● **DIRECTIONS FOR THIS TASK**:
Because the lines must stay identical, write out the data without changing anything.

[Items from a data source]
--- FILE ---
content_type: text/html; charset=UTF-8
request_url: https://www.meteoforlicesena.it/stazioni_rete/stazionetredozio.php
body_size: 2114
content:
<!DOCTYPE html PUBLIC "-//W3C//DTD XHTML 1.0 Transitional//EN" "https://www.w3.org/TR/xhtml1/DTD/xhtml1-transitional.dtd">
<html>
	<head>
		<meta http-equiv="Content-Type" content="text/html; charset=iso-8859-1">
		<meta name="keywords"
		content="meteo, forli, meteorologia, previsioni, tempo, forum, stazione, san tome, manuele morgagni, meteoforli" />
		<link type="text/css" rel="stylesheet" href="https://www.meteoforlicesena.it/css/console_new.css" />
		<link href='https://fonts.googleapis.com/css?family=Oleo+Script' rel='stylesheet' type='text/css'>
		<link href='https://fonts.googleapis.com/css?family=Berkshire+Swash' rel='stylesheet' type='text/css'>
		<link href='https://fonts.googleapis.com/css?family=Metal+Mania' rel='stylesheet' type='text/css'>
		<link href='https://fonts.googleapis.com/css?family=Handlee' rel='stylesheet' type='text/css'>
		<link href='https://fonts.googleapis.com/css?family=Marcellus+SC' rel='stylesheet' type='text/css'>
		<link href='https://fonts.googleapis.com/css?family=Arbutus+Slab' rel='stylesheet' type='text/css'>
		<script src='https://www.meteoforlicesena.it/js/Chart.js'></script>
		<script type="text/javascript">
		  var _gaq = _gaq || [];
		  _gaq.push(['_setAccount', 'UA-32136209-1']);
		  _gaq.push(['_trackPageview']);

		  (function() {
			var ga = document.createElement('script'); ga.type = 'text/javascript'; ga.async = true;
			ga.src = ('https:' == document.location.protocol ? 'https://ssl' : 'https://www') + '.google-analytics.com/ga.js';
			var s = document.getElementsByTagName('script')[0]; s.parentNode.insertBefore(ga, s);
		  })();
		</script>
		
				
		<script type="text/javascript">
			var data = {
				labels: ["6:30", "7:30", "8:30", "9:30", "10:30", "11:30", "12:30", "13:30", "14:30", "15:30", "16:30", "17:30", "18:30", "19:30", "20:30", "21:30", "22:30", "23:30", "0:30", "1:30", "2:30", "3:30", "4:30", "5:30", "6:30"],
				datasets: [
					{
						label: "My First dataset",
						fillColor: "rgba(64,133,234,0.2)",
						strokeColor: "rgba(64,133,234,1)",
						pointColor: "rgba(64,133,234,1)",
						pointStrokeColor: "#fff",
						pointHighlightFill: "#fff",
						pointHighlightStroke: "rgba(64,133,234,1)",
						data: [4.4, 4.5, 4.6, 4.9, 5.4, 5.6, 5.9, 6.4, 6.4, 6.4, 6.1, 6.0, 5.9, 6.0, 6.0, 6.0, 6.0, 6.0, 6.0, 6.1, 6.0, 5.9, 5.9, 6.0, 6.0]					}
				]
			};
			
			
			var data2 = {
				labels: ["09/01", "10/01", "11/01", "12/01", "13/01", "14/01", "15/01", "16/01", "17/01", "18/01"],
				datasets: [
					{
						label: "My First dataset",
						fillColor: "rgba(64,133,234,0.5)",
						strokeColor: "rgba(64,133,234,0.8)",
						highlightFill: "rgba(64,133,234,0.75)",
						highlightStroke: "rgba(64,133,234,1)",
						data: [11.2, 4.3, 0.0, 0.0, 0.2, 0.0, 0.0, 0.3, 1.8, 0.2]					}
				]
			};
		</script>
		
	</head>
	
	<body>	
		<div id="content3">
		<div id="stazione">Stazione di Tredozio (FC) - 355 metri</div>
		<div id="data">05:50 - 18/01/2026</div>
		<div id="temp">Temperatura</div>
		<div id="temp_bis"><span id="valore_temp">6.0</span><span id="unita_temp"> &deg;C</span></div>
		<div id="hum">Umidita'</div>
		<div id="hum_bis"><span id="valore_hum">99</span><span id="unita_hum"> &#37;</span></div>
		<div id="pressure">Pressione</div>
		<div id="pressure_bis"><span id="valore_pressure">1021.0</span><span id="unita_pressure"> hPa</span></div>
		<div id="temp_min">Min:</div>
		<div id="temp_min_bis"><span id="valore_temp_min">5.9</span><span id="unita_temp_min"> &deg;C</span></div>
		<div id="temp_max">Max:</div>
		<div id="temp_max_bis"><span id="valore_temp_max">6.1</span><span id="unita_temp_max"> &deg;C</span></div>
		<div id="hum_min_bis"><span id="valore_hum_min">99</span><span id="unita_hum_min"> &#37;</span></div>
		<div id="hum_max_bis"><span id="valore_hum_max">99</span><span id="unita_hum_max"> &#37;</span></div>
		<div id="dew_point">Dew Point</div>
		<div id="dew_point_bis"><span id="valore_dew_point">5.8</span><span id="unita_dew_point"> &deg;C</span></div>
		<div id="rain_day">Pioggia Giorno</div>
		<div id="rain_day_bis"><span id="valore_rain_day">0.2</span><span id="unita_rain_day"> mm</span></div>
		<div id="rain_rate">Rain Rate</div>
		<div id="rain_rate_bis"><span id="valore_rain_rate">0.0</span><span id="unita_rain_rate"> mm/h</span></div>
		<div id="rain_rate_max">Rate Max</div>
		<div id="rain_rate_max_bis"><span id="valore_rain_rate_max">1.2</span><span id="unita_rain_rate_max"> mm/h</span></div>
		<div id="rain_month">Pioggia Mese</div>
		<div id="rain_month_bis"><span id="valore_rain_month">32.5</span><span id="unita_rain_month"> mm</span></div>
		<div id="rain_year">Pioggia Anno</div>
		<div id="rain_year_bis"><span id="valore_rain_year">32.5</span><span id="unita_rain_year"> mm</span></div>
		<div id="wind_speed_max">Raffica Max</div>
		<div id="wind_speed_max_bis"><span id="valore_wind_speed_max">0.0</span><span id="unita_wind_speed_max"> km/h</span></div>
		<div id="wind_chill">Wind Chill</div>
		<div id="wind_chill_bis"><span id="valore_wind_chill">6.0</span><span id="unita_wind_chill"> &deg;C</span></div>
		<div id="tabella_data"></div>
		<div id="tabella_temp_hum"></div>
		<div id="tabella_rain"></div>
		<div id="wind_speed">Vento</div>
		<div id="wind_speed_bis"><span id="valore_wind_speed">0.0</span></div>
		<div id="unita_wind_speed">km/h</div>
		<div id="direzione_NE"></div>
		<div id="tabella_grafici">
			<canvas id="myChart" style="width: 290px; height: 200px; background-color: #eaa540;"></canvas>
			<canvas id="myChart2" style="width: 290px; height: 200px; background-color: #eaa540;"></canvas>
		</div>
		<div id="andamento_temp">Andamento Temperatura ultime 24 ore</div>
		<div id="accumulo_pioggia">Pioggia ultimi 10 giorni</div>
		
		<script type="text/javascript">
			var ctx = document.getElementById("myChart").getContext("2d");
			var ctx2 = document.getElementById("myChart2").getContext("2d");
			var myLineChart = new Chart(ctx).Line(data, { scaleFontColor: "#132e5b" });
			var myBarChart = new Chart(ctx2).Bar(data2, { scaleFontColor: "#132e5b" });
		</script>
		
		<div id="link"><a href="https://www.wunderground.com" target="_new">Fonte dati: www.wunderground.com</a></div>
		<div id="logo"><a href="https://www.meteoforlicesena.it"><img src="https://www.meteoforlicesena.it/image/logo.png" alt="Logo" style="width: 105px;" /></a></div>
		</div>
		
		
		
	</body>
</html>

● **REPLY**:
--- FILE ---
content_type: text/html; charset=UTF-8
request_url: https://www.meteoforlicesena.it/stazioni_rete/stazionetredozio.php
body_size: 2114
content:
<!DOCTYPE html PUBLIC "-//W3C//DTD XHTML 1.0 Transitional//EN" "https://www.w3.org/TR/xhtml1/DTD/xhtml1-transitional.dtd">
<html>
	<head>
		<meta http-equiv="Content-Type" content="text/html; charset=iso-8859-1">
		<meta name="keywords"
		content="meteo, forli, meteorologia, previsioni, tempo, forum, stazione, san tome, manuele morgagni, meteoforli" />
		<link type="text/css" rel="stylesheet" href="https://www.meteoforlicesena.it/css/console_new.css" />
		<link href='https://fonts.googleapis.com/css?family=Oleo+Script' rel='stylesheet' type='text/css'>
		<link href='https://fonts.googleapis.com/css?family=Berkshire+Swash' rel='stylesheet' type='text/css'>
		<link href='https://fonts.googleapis.com/css?family=Metal+Mania' rel='stylesheet' type='text/css'>
		<link href='https://fonts.googleapis.com/css?family=Handlee' rel='stylesheet' type='text/css'>
		<link href='https://fonts.googleapis.com/css?family=Marcellus+SC' rel='stylesheet' type='text/css'>
		<link href='https://fonts.googleapis.com/css?family=Arbutus+Slab' rel='stylesheet' type='text/css'>
		<script src='https://www.meteoforlicesena.it/js/Chart.js'></script>
		<script type="text/javascript">
		  var _gaq = _gaq || [];
		  _gaq.push(['_setAccount', 'UA-32136209-1']);
		  _gaq.push(['_trackPageview']);

		  (function() {
			var ga = document.createElement('script'); ga.type = 'text/javascript'; ga.async = true;
			ga.src = ('https:' == document.location.protocol ? 'https://ssl' : 'https://www') + '.google-analytics.com/ga.js';
			var s = document.getElementsByTagName('script')[0]; s.parentNode.insertBefore(ga, s);
		  })();
		</script>
		
				
		<script type="text/javascript">
			var data = {
				labels: ["6:30", "7:30", "8:30", "9:30", "10:30", "11:30", "12:30", "13:30", "14:30", "15:30", "16:30", "17:30", "18:30", "19:30", "20:30", "21:30", "22:30", "23:30", "0:30", "1:30", "2:30", "3:30", "4:30", "5:30", "6:30"],
				datasets: [
					{
						label: "My First dataset",
						fillColor: "rgba(64,133,234,0.2)",
						strokeColor: "rgba(64,133,234,1)",
						pointColor: "rgba(64,133,234,1)",
						pointStrokeColor: "#fff",
						pointHighlightFill: "#fff",
						pointHighlightStroke: "rgba(64,133,234,1)",
						data: [4.4, 4.5, 4.6, 4.9, 5.4, 5.6, 5.9, 6.4, 6.4, 6.4, 6.1, 6.0, 5.9, 6.0, 6.0, 6.0, 6.0, 6.0, 6.0, 6.1, 6.0, 5.9, 5.9, 6.0, 6.0]					}
				]
			};
			
			
			var data2 = {
				labels: ["09/01", "10/01", "11/01", "12/01", "13/01", "14/01", "15/01", "16/01", "17/01", "18/01"],
				datasets: [
					{
						label: "My First dataset",
						fillColor: "rgba(64,133,234,0.5)",
						strokeColor: "rgba(64,133,234,0.8)",
						highlightFill: "rgba(64,133,234,0.75)",
						highlightStroke: "rgba(64,133,234,1)",
						data: [11.2, 4.3, 0.0, 0.0, 0.2, 0.0, 0.0, 0.3, 1.8, 0.2]					}
				]
			};
		</script>
		
	</head>
	
	<body>	
		<div id="content3">
		<div id="stazione">Stazione di Tredozio (FC) - 355 metri</div>
		<div id="data">05:50 - 18/01/2026</div>
		<div id="temp">Temperatura</div>
		<div id="temp_bis"><span id="valore_temp">6.0</span><span id="unita_temp"> &deg;C</span></div>
		<div id="hum">Umidita'</div>
		<div id="hum_bis"><span id="valore_hum">99</span><span id="unita_hum"> &#37;</span></div>
		<div id="pressure">Pressione</div>
		<div id="pressure_bis"><span id="valore_pressure">1021.0</span><span id="unita_pressure"> hPa</span></div>
		<div id="temp_min">Min:</div>
		<div id="temp_min_bis"><span id="valore_temp_min">5.9</span><span id="unita_temp_min"> &deg;C</span></div>
		<div id="temp_max">Max:</div>
		<div id="temp_max_bis"><span id="valore_temp_max">6.1</span><span id="unita_temp_max"> &deg;C</span></div>
		<div id="hum_min_bis"><span id="valore_hum_min">99</span><span id="unita_hum_min"> &#37;</span></div>
		<div id="hum_max_bis"><span id="valore_hum_max">99</span><span id="unita_hum_max"> &#37;</span></div>
		<div id="dew_point">Dew Point</div>
		<div id="dew_point_bis"><span id="valore_dew_point">5.8</span><span id="unita_dew_point"> &deg;C</span></div>
		<div id="rain_day">Pioggia Giorno</div>
		<div id="rain_day_bis"><span id="valore_rain_day">0.2</span><span id="unita_rain_day"> mm</span></div>
		<div id="rain_rate">Rain Rate</div>
		<div id="rain_rate_bis"><span id="valore_rain_rate">0.0</span><span id="unita_rain_rate"> mm/h</span></div>
		<div id="rain_rate_max">Rate Max</div>
		<div id="rain_rate_max_bis"><span id="valore_rain_rate_max">1.2</span><span id="unita_rain_rate_max"> mm/h</span></div>
		<div id="rain_month">Pioggia Mese</div>
		<div id="rain_month_bis"><span id="valore_rain_month">32.5</span><span id="unita_rain_month"> mm</span></div>
		<div id="rain_year">Pioggia Anno</div>
		<div id="rain_year_bis"><span id="valore_rain_year">32.5</span><span id="unita_rain_year"> mm</span></div>
		<div id="wind_speed_max">Raffica Max</div>
		<div id="wind_speed_max_bis"><span id="valore_wind_speed_max">0.0</span><span id="unita_wind_speed_max"> km/h</span></div>
		<div id="wind_chill">Wind Chill</div>
		<div id="wind_chill_bis"><span id="valore_wind_chill">6.0</span><span id="unita_wind_chill"> &deg;C</span></div>
		<div id="tabella_data"></div>
		<div id="tabella_temp_hum"></div>
		<div id="tabella_rain"></div>
		<div id="wind_speed">Vento</div>
		<div id="wind_speed_bis"><span id="valore_wind_speed">0.0</span></div>
		<div id="unita_wind_speed">km/h</div>
		<div id="direzione_NE"></div>
		<div id="tabella_grafici">
			<canvas id="myChart" style="width: 290px; height: 200px; background-color: #eaa540;"></canvas>
			<canvas id="myChart2" style="width: 290px; height: 200px; background-color: #eaa540;"></canvas>
		</div>
		<div id="andamento_temp">Andamento Temperatura ultime 24 ore</div>
		<div id="accumulo_pioggia">Pioggia ultimi 10 giorni</div>
		
		<script type="text/javascript">
			var ctx = document.getElementById("myChart").getContext("2d");
			var ctx2 = document.getElementById("myChart2").getContext("2d");
			var myLineChart = new Chart(ctx).Line(data, { scaleFontColor: "#132e5b" });
			var myBarChart = new Chart(ctx2).Bar(data2, { scaleFontColor: "#132e5b" });
		</script>
		
		<div id="link"><a href="https://www.wunderground.com" target="_new">Fonte dati: www.wunderground.com</a></div>
		<div id="logo"><a href="https://www.meteoforlicesena.it"><img src="https://www.meteoforlicesena.it/image/logo.png" alt="Logo" style="width: 105px;" /></a></div>
		</div>
		
		
		
	</body>
</html>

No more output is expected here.